#  > Desenvolvimento >  > Linguagens de Programação >  >  Dificuldade em solucionar problema simples em script bash

## Good_speed

Amigos, boa tarde

Não estou conseguindo receber o resultados desejado em meu script bash, alguém poderia ajudar?

script.sh
#!/bin/bash

MIRROR=/repo

cat <<EOF > /etc/apt/mirror.list 


set base_path $MIRROR 
set mirror_path $base_path/mirror
EOF

*Resultado que recebo:*
$cat mirror.list
set base_path /repo
set mirror_path /mirror 

*Preciso deste resultado:*
set base_path /repo 
set mirror_path $base_path/mirror

Como posso fazer?

Obrigado...

----------


## rogfanther

Você quer que apareça o "$base_path" ? 
Não estou com um linux perto pra testar, mas tenta colocar uma barra "" antes do $. Realmente não lembro a sintaxe, mas você vai ter que fazer um "escape" desse símbolo para que o bash não tente interpretá-lo e tratá-lo como variável ...

Abraço ...

----------


## Good_speed

> Você quer que apareça o "$base_path" ? 
> Não estou com um linux perto pra testar, mas tenta colocar uma barra "" antes do $. Realmente não lembro a sintaxe, mas você vai ter que fazer um "escape" desse símbolo para que o bash não tente interpretá-lo e tratá-lo como variável ...
> 
> Abraço ...


Só existe esta maneria? ou tem uma maneira de engloba tudo?

Obrigado

----------


## rogfanther

como assim englobar tudo ? Não ficou claro pra mim se você quer que apareça o conteúdo da variável base_path, ou se quer que apareça a string de caracteres $base_path ...

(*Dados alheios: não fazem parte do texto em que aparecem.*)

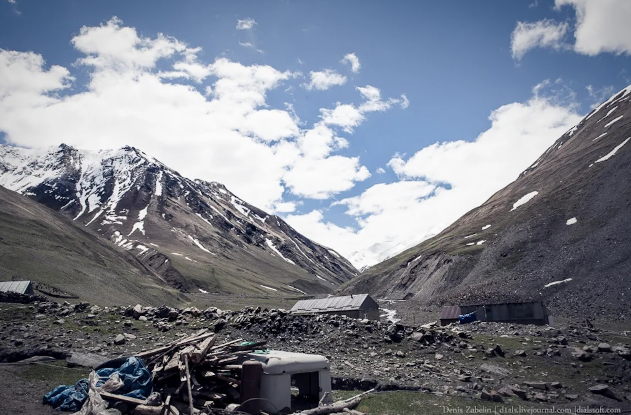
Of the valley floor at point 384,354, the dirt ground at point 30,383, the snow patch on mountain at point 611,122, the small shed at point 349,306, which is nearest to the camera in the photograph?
the dirt ground at point 30,383

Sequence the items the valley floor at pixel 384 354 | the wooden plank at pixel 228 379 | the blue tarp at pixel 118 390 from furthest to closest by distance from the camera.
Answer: the valley floor at pixel 384 354
the wooden plank at pixel 228 379
the blue tarp at pixel 118 390

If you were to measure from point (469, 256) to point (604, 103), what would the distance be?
145386mm

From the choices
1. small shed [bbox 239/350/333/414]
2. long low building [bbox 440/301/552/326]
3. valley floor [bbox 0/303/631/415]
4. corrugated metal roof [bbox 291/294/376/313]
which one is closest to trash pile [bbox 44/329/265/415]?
small shed [bbox 239/350/333/414]

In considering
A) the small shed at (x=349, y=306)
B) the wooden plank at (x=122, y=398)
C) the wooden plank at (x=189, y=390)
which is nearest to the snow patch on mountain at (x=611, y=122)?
the small shed at (x=349, y=306)

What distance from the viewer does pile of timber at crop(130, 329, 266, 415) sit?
17.3 metres

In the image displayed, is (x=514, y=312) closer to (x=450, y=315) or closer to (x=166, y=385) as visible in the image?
(x=450, y=315)

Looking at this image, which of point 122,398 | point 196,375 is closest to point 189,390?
point 196,375

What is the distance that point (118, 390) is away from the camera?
16375mm

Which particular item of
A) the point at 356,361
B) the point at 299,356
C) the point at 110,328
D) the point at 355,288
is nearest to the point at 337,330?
the point at 356,361

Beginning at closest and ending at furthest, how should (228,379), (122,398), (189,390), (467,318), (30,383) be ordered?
1. (122,398)
2. (189,390)
3. (228,379)
4. (30,383)
5. (467,318)

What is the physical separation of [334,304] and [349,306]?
365cm

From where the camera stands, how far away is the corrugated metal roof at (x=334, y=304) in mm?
65688

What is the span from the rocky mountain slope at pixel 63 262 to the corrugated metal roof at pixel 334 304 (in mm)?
32385

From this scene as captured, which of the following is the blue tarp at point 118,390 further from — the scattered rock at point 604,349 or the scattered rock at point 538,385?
the scattered rock at point 604,349
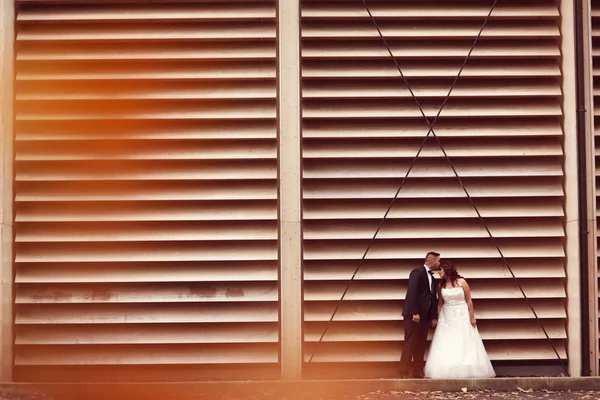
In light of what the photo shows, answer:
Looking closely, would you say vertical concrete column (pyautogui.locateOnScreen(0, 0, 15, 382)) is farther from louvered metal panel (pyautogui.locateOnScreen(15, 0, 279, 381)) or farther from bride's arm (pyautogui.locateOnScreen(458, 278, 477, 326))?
bride's arm (pyautogui.locateOnScreen(458, 278, 477, 326))

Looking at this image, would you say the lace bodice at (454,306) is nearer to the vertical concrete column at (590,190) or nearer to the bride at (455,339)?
the bride at (455,339)

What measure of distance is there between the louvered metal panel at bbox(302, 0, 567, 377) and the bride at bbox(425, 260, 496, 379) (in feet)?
1.02

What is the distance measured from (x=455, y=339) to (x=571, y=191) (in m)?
2.44

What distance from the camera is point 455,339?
9.68 metres

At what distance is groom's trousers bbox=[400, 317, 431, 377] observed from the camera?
977 centimetres

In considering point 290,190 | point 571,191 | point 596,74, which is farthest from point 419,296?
point 596,74

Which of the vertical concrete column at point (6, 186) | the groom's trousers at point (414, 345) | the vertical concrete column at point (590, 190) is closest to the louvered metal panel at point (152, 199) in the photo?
the vertical concrete column at point (6, 186)

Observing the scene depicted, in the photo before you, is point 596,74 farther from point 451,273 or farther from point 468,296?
point 468,296

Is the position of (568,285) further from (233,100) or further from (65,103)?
(65,103)

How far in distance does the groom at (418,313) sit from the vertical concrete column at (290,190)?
4.43ft

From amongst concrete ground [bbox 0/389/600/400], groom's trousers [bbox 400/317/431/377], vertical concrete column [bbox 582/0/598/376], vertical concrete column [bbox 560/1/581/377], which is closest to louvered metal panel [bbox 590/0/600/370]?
vertical concrete column [bbox 582/0/598/376]

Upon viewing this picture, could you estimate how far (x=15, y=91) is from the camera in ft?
32.8

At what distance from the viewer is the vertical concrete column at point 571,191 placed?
9.88 meters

Se for pra aparecer o conteúdo, tem que atribuir o conteúdo antes da parte do cat . 
Se for pra aparecer a string, tem que "escapear" o cifrão porque o bash interpreta ele.

Como é dentro de um arquivo, acho que você poderia talvez usar print ou echo redirecionando para o arquivo.Mas também tem que ter alguns cuidados com a sintaxe, para também não tentar interpretar os caracteres especiais ..

----------


## Bruno

usa \ antes do $

----------